# Unterbringung vs. Unterkunft



## Tömk

¿Cuál es la diferencia entre die Unterbringung y die Unterkuft? Ambos significan «alojamiento».

Vielen Dank!


----------



## osa_menor

Ich würde sagen (aber ich kann mich irren), Unterbringung ist weniger konkret und umfasst auch die Art und Weise, wie jemand untergebracht wird.
Ich kann das am besten an Beispielsätzen erklären:
1. Wir laden Euch für das Wochenende ein, die Unterbringung ist gesichert.
2. Die Unterbringung der Kinder erfolgt bei Gasteltern.
3. Für die Unterbringung der Teilnehmer ist der Veranstalter verantwortlich.
4. Wir organisieren ein Klassentreffen. Die Unterbringung wird in Zelten sein.

"Unterkunft" bezieht sich konkreter auf das Objekt, in dem man übernachtet.:
5. Wir suchen für diesen Urlaub noch eine Unterkunft.
6. Der letzte Urlaub war sehr schön. Die Unterkunft kann ich unbedingt weiterempfehlen.
7. Im ganzen Ort war keine Unterkunft mehr frei. 

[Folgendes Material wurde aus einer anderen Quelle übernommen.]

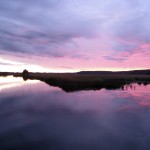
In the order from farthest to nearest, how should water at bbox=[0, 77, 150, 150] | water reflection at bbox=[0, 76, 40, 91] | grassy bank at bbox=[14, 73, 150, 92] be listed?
1. water reflection at bbox=[0, 76, 40, 91]
2. grassy bank at bbox=[14, 73, 150, 92]
3. water at bbox=[0, 77, 150, 150]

In vielen Fällen können beide Begriffe aber auch synonym verwendet werden.


----------



## Tömk

Verstanden. Unterbringung ist ein Ort (egal wo), wo man allgemein untergebracht wird, und Unterkunft bezieht sich auf der Ort, wo man übernachten wird (Hotels, usw.).

Richtig oder richtig?


----------



## Alemanita

Es como acomodo y alojamiento. Uno es más general y el otro más específico.


----------



## osa_menor

Veo en el diccionario PONS, que _alojamiento_ se usa como *lugar* y como *acción*. Es lo mismo con _Unterbringung_, viene del verbo _unterbringen_ y puede ser tanto el lugar, donde alguien está alojado, como la acción del alojamiento.


----------



## Tömk

Alles klar! Danke osa_menor und danke Alemanita.


----------